(Spatial question entries)
__________
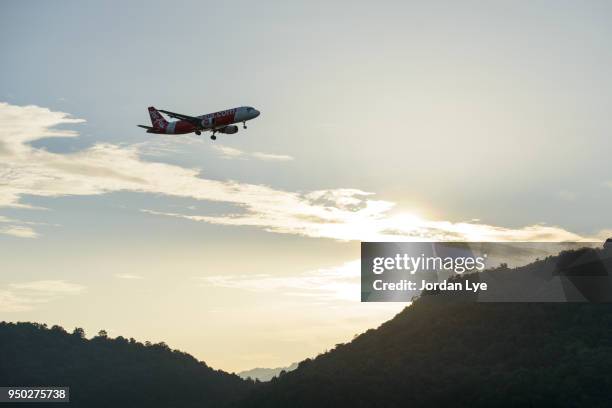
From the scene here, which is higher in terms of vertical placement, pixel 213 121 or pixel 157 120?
pixel 157 120

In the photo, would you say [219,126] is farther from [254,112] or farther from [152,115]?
[152,115]

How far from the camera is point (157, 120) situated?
189375 mm

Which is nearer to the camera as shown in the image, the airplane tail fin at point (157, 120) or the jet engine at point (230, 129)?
the jet engine at point (230, 129)

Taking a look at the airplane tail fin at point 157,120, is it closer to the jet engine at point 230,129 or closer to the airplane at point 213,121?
the airplane at point 213,121

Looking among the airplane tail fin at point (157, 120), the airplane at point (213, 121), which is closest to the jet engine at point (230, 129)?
the airplane at point (213, 121)

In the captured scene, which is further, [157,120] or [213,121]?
[157,120]

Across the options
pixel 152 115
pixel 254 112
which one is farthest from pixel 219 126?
pixel 152 115

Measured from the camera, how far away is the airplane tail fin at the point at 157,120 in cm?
17568

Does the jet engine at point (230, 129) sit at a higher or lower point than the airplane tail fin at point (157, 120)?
lower

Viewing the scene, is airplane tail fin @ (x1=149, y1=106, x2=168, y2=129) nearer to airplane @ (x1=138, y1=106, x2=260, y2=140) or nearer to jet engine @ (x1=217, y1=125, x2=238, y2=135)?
airplane @ (x1=138, y1=106, x2=260, y2=140)

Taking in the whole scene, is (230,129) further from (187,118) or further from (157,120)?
(157,120)

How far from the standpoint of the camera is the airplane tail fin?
576ft

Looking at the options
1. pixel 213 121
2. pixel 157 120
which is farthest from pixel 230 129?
pixel 157 120

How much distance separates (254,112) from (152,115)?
52042 millimetres
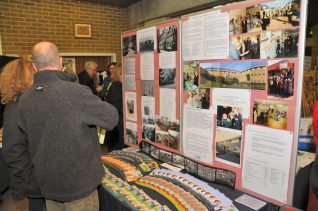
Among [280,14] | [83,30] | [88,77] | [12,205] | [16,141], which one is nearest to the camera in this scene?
[280,14]

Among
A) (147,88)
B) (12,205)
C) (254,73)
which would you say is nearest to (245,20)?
(254,73)

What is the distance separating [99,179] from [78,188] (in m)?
0.14

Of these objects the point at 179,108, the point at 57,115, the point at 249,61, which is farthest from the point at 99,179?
the point at 249,61

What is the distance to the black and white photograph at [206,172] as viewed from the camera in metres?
1.64

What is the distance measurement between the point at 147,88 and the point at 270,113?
118 centimetres

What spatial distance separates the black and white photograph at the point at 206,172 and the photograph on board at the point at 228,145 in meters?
0.10

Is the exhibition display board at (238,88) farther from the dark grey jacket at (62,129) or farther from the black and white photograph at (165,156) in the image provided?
the dark grey jacket at (62,129)

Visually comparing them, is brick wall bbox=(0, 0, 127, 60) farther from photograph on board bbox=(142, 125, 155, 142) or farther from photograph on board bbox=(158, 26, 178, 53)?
photograph on board bbox=(158, 26, 178, 53)

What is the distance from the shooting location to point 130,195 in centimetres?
158

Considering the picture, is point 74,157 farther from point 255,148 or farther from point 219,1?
point 219,1

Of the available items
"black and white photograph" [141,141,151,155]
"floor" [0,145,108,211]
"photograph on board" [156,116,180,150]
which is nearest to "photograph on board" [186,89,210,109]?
"photograph on board" [156,116,180,150]

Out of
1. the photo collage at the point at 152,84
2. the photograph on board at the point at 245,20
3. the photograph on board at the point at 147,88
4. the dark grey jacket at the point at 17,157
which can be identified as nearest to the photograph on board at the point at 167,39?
the photo collage at the point at 152,84

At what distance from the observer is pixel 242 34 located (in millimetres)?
1424

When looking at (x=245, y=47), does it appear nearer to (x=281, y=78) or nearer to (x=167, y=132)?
(x=281, y=78)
__________
Given instruction =>
Repeat the material above verbatim, with no pictures in the output.

Output below =>
From the scene here, which is higher in terms of vertical placement, pixel 213 121 or pixel 157 120?
pixel 157 120

In the photo, would you say [219,126] is farther from [254,112] or farther from [152,115]?
[152,115]

How far from the camera is point (157, 120) situated?
189375 mm

Which is nearer to the camera as shown in the image, the airplane tail fin at point (157, 120) or the jet engine at point (230, 129)?
the jet engine at point (230, 129)

Taking a look at the airplane tail fin at point 157,120, is it closer to the jet engine at point 230,129 or closer to the airplane at point 213,121?
the airplane at point 213,121

Looking among the airplane tail fin at point (157, 120), the airplane at point (213, 121), which is closest to the jet engine at point (230, 129)?
the airplane at point (213, 121)

In the captured scene, which is further, [157,120] or [213,121]?
[157,120]

Across the options
pixel 152 115
pixel 254 112
which one is farthest from pixel 219 126?
pixel 152 115

Measured from the camera, how far away is the airplane tail fin at the point at 157,120 in cm?
17568

Does the jet engine at point (230, 129) sit at a higher or lower point than the airplane tail fin at point (157, 120)?
lower

Viewing the scene, is airplane tail fin @ (x1=149, y1=106, x2=168, y2=129) nearer to airplane @ (x1=138, y1=106, x2=260, y2=140) or nearer to jet engine @ (x1=217, y1=125, x2=238, y2=135)?
airplane @ (x1=138, y1=106, x2=260, y2=140)

Taking in the whole scene, is (230,129) further from (187,118) or further from (157,120)?
(157,120)

How far from the standpoint of the camera is the airplane tail fin?
576ft

Looking at the options
1. pixel 213 121
2. pixel 157 120
which is farthest from pixel 230 129?
pixel 157 120

How much distance separates (254,112) from (152,115)?
52042 millimetres
Among [280,14] | [83,30] | [88,77] | [12,205] | [16,141], which one is nearest to the camera in this scene?
[280,14]

Among
A) (147,88)
B) (12,205)
C) (254,73)
which would you say is nearest to (245,20)?
(254,73)

What is the distance separating [99,179] from [78,188] (in m)?
0.14

Of these objects the point at 179,108, the point at 57,115, the point at 249,61, which is farthest from the point at 99,179?
the point at 249,61

What is the distance to the black and white photograph at [206,172] as viewed from the camera in metres?
1.64

What is the distance measurement between the point at 147,88 and the point at 270,113?
118 centimetres

What spatial distance separates the black and white photograph at the point at 206,172 and the photograph on board at the point at 228,145 in meters?
0.10

Is the exhibition display board at (238,88) farther from the dark grey jacket at (62,129) or farther from the black and white photograph at (165,156) in the image provided?
the dark grey jacket at (62,129)

Visually comparing them, is brick wall bbox=(0, 0, 127, 60) farther from photograph on board bbox=(142, 125, 155, 142) or farther from photograph on board bbox=(158, 26, 178, 53)?
photograph on board bbox=(158, 26, 178, 53)

What is the distance from the shooting location to point 130,195 in centimetres?
158

Considering the picture, is point 74,157 farther from point 255,148 or farther from point 219,1?
point 219,1

Of the available items
"black and white photograph" [141,141,151,155]
"floor" [0,145,108,211]
"photograph on board" [156,116,180,150]
which is nearest to "photograph on board" [186,89,210,109]?
"photograph on board" [156,116,180,150]

Out of
1. the photo collage at the point at 152,84
2. the photograph on board at the point at 245,20
3. the photograph on board at the point at 147,88
4. the dark grey jacket at the point at 17,157
which can be identified as nearest to the photograph on board at the point at 167,39?
the photo collage at the point at 152,84

At what distance from the observer is pixel 242 34 located (in millimetres)?
1424

When looking at (x=245, y=47), does it appear nearer to (x=281, y=78) or nearer to (x=167, y=132)?
(x=281, y=78)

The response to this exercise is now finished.